## Begin Dataset records

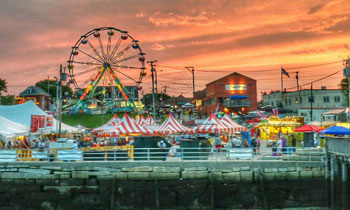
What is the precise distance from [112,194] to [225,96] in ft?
173

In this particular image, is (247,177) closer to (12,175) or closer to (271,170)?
(271,170)

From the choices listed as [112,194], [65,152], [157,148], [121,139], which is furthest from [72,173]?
[121,139]

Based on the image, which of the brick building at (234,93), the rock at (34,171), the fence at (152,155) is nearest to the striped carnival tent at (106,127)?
the fence at (152,155)

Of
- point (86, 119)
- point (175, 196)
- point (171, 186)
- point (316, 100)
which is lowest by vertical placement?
point (175, 196)

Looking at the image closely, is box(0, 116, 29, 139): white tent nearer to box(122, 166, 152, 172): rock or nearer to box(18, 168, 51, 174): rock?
box(18, 168, 51, 174): rock

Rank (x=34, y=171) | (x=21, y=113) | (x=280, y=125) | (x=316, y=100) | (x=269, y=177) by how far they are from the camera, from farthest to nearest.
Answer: (x=316, y=100)
(x=21, y=113)
(x=280, y=125)
(x=34, y=171)
(x=269, y=177)

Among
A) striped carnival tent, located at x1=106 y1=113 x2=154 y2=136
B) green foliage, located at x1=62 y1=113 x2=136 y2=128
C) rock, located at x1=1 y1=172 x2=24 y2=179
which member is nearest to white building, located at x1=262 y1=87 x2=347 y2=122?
striped carnival tent, located at x1=106 y1=113 x2=154 y2=136

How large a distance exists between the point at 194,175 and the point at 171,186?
1.24 meters

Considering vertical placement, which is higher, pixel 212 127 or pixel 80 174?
pixel 212 127

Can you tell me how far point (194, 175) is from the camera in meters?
16.4

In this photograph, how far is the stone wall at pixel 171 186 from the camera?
1606 cm

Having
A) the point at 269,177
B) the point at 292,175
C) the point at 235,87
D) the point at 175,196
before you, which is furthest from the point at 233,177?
the point at 235,87

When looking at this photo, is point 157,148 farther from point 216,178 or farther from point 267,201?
point 267,201

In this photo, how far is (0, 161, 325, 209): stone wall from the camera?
16062mm
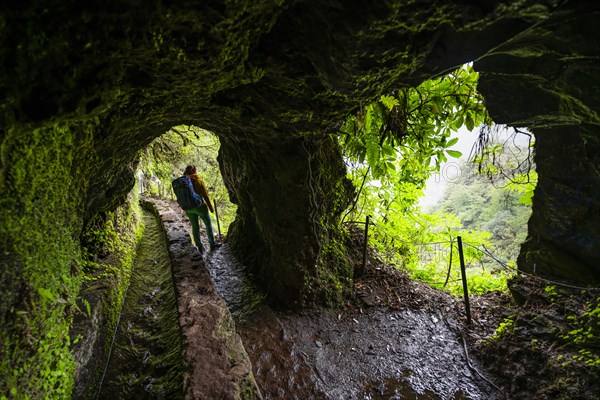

## End Dataset records

:: Exercise directions ::
Render every line of the listing above as a numbered list, skipping blank lines. Omit the pictures.

:: Written response ::
1. What is the precise distance from [112,194] to [225,96] in ft?
2. 173
3. In this particular image, is (247,177) closer to (12,175) or closer to (271,170)?
4. (271,170)
5. From the choices listed as [112,194], [65,152], [157,148], [121,139], which is furthest from [72,173]?
6. [121,139]
7. Based on the image, which of the brick building at (234,93), the rock at (34,171), the fence at (152,155) is nearest to the striped carnival tent at (106,127)?
8. the fence at (152,155)
9. Of
10. - point (86, 119)
11. - point (175, 196)
12. - point (171, 186)
13. - point (316, 100)
14. which is lowest by vertical placement?
15. point (175, 196)
16. Looking at the image closely, is box(0, 116, 29, 139): white tent nearer to box(122, 166, 152, 172): rock or nearer to box(18, 168, 51, 174): rock?
17. box(18, 168, 51, 174): rock
18. Rank (x=34, y=171) | (x=21, y=113) | (x=280, y=125) | (x=316, y=100) | (x=269, y=177) by how far they are from the camera, from farthest to nearest.
19. Answer: (x=316, y=100)
20. (x=21, y=113)
21. (x=280, y=125)
22. (x=34, y=171)
23. (x=269, y=177)
24. Among
25. A) striped carnival tent, located at x1=106 y1=113 x2=154 y2=136
26. B) green foliage, located at x1=62 y1=113 x2=136 y2=128
27. C) rock, located at x1=1 y1=172 x2=24 y2=179
28. which member is nearest to white building, located at x1=262 y1=87 x2=347 y2=122?
29. striped carnival tent, located at x1=106 y1=113 x2=154 y2=136
30. How large a distance exists between the point at 194,175 and the point at 171,186?
31. 1.24 meters
32. Considering vertical placement, which is higher, pixel 212 127 or pixel 80 174?
33. pixel 212 127
34. Can you tell me how far point (194, 175) is from the camera in meters?
35. 16.4
36. In this photograph, how far is the stone wall at pixel 171 186 from the camera?
37. 1606 cm
38. Having
39. A) the point at 269,177
40. B) the point at 292,175
41. C) the point at 235,87
42. D) the point at 175,196
43. before you, which is furthest from the point at 233,177?
44. the point at 235,87
45. When looking at this photo, is point 157,148 farther from point 216,178 or farther from point 267,201?
46. point 267,201
47. In this photo, how far is (0, 161, 325, 209): stone wall from the camera?
48. 16062mm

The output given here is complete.